_CHALLENGE:_ Locate each line in the items below that contains the word "lens", and copy those lines out in full.

_DATA FOR THIS TASK:_
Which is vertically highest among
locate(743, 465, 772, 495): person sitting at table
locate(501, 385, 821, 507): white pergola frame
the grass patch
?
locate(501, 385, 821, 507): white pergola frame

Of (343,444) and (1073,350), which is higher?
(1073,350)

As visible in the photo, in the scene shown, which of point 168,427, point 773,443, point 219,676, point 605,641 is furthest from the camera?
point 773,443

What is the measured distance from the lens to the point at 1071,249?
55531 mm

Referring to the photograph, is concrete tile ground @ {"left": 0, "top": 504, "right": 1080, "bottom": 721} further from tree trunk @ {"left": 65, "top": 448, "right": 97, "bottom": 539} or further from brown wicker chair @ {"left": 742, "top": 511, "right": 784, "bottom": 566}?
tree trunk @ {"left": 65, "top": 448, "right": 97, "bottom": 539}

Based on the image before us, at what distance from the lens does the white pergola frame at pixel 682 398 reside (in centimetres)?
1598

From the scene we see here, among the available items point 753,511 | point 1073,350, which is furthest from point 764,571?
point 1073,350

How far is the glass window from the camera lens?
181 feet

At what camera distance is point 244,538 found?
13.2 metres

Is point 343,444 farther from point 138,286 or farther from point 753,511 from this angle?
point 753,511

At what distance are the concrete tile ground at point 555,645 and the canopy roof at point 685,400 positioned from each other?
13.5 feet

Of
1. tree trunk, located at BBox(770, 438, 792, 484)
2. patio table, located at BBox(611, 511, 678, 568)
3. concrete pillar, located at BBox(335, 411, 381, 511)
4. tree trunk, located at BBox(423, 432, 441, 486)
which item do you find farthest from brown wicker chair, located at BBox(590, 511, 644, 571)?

---

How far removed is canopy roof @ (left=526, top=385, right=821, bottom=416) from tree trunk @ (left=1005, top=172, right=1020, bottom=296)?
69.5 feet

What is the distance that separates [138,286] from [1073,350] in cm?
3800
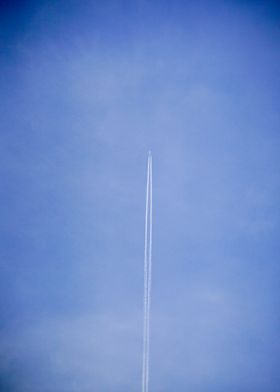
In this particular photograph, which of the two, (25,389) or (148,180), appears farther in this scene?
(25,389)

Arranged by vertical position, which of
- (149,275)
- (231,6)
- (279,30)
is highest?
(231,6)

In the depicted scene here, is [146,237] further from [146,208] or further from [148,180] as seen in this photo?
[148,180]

_WRITTEN RESPONSE:_
What is the measured distance from the lens to the point at 1071,249?
Based on the image before us, at what distance from the lens does the white pergola frame at pixel 682 398 reside (in centimetres)?
How far is the glass window from the camera lens?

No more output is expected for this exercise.